::: Material shown :::

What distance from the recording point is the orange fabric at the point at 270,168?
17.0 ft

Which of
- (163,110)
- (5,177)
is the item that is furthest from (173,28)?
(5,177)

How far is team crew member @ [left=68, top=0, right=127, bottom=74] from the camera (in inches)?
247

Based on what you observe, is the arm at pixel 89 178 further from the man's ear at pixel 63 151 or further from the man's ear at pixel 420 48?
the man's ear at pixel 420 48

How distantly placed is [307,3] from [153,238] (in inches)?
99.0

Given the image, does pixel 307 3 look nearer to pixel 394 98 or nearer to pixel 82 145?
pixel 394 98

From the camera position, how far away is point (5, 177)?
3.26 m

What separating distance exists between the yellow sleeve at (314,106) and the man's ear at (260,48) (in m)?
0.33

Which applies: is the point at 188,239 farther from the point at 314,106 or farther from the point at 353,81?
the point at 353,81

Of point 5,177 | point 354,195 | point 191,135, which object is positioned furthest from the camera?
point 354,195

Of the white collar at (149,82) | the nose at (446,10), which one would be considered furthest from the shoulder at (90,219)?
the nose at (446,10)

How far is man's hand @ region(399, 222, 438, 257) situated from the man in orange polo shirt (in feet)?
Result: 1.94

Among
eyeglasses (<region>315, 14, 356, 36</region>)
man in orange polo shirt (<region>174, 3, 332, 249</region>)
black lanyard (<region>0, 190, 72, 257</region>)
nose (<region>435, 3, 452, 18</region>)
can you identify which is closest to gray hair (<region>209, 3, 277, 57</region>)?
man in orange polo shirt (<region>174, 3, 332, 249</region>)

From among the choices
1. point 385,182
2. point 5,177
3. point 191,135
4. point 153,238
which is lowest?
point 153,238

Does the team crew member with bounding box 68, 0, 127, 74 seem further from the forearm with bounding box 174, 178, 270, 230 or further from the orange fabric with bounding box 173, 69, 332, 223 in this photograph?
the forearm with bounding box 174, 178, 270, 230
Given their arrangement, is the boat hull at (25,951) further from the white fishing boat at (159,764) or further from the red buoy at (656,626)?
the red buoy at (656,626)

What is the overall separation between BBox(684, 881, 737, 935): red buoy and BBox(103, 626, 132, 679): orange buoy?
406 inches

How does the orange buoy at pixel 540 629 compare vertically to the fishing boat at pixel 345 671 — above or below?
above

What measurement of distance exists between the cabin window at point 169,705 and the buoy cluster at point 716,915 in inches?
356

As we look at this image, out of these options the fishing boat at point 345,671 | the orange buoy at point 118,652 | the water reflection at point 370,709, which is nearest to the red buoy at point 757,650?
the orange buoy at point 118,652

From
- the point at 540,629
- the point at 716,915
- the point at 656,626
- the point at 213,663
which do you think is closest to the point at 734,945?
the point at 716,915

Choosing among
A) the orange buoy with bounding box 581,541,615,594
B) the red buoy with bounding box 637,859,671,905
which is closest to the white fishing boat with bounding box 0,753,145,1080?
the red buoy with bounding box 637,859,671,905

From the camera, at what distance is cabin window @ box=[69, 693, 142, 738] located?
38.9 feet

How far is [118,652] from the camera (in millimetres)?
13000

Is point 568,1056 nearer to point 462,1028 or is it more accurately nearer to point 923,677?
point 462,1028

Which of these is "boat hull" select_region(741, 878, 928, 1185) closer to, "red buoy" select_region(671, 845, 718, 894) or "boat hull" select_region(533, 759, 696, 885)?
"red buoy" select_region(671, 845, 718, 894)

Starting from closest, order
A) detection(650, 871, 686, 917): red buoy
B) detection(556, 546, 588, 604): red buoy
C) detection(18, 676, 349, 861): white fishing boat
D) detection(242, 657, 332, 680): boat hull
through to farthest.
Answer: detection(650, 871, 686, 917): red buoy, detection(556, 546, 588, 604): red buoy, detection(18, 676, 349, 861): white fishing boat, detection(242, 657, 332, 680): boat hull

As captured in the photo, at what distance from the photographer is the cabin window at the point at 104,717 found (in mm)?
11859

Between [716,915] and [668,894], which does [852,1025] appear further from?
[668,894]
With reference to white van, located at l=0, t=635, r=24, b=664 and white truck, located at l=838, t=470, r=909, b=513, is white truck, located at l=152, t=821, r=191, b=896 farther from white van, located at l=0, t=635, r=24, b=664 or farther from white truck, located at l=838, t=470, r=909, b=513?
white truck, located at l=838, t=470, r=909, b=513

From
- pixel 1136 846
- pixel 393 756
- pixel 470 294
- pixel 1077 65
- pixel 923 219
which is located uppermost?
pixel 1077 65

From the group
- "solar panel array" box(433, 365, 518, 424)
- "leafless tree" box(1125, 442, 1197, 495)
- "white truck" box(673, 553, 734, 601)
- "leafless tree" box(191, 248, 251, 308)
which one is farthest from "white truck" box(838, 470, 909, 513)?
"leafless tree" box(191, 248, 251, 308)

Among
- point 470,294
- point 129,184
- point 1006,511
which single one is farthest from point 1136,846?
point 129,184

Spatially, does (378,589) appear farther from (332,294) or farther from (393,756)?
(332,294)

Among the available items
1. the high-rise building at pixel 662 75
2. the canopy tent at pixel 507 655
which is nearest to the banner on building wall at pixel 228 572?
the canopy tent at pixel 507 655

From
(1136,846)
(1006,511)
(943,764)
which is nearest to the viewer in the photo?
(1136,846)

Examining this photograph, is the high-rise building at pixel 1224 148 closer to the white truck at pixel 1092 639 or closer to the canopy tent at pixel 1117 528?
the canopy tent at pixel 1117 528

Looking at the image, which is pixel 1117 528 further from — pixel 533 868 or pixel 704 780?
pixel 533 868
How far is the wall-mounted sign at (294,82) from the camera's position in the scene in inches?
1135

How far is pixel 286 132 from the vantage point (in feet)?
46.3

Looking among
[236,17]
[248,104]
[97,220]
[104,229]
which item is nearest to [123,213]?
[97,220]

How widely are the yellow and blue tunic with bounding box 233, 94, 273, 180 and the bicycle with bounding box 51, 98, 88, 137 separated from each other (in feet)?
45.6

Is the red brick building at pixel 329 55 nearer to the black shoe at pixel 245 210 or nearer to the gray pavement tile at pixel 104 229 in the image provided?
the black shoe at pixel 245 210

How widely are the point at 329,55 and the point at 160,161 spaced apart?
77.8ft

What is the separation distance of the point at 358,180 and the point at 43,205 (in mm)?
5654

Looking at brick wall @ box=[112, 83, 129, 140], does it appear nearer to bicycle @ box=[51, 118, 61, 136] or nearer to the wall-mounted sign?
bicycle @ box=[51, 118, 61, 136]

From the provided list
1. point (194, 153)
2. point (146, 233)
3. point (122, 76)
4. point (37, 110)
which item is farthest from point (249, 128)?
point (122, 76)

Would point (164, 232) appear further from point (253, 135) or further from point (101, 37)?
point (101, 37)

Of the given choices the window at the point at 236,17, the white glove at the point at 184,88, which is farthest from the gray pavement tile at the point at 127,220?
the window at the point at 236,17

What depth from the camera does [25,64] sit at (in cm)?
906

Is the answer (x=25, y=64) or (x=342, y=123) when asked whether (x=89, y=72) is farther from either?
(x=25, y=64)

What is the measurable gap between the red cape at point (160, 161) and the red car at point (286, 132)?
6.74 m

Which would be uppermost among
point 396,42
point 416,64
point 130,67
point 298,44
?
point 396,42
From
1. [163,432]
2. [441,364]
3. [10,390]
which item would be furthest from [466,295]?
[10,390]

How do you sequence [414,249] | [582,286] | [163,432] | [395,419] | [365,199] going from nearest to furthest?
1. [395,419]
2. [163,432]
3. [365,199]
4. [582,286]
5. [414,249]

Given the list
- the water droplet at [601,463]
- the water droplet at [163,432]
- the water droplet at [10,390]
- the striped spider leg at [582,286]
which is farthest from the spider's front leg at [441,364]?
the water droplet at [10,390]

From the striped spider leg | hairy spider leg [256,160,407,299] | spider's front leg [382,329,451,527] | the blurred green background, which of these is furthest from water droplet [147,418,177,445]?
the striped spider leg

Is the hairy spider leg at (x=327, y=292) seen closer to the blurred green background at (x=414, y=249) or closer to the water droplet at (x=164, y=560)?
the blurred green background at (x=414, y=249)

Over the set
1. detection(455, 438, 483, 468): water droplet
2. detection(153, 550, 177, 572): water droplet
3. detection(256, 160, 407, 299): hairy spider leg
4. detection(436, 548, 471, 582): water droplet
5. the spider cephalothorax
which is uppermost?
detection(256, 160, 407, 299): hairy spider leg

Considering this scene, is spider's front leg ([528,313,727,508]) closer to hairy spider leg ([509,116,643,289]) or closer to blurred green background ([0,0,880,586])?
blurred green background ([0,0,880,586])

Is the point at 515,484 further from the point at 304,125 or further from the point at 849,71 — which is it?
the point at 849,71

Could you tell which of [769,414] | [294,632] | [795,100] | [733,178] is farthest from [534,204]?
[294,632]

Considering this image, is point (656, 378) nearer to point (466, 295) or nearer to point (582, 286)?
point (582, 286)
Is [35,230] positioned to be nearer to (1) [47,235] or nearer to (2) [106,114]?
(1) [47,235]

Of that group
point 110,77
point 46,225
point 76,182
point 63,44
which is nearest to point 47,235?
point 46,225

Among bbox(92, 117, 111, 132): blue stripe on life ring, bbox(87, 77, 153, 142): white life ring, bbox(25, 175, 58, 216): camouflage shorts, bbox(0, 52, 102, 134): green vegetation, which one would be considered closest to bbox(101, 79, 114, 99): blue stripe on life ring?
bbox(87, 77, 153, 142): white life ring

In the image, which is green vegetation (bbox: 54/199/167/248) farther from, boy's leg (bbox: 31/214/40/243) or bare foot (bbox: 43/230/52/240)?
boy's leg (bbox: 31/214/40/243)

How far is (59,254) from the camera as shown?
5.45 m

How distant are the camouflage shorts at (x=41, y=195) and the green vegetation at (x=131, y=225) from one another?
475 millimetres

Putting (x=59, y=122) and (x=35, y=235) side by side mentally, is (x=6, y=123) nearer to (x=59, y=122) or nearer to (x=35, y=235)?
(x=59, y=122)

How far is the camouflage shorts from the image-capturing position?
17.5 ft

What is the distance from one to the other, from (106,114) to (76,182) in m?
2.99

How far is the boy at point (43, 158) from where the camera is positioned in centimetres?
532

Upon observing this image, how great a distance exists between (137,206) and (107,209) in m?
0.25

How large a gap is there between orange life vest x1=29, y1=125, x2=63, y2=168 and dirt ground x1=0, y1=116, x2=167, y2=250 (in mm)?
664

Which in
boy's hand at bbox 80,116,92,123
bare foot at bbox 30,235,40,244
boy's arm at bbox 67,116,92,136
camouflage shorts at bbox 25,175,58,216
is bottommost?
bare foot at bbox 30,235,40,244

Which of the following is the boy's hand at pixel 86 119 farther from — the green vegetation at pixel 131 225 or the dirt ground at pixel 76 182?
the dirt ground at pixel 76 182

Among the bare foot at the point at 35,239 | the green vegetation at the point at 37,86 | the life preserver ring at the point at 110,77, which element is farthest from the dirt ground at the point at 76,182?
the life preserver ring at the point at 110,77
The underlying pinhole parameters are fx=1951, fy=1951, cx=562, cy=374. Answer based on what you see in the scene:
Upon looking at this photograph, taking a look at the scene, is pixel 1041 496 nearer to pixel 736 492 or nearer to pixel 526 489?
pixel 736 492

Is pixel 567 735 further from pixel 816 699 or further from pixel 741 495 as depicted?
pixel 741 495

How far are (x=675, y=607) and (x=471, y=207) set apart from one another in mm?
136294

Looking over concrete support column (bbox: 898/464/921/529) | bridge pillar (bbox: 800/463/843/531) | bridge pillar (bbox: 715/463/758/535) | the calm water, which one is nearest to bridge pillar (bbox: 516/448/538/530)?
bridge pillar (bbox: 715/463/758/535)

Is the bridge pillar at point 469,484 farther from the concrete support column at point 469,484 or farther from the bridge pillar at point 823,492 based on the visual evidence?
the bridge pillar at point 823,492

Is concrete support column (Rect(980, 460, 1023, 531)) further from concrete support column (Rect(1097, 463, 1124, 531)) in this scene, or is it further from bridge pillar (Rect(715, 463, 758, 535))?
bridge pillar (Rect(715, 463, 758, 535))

:::

Reproduce the lines from the one containing "Over the set" through the one containing "which is uppermost?", substituting "dewdrop" for every occurrence of "water droplet" and leaving all else unchanged.

[Result]
Over the set
1. detection(455, 438, 483, 468): dewdrop
2. detection(153, 550, 177, 572): dewdrop
3. detection(256, 160, 407, 299): hairy spider leg
4. detection(436, 548, 471, 582): dewdrop
5. the spider cephalothorax
which is uppermost?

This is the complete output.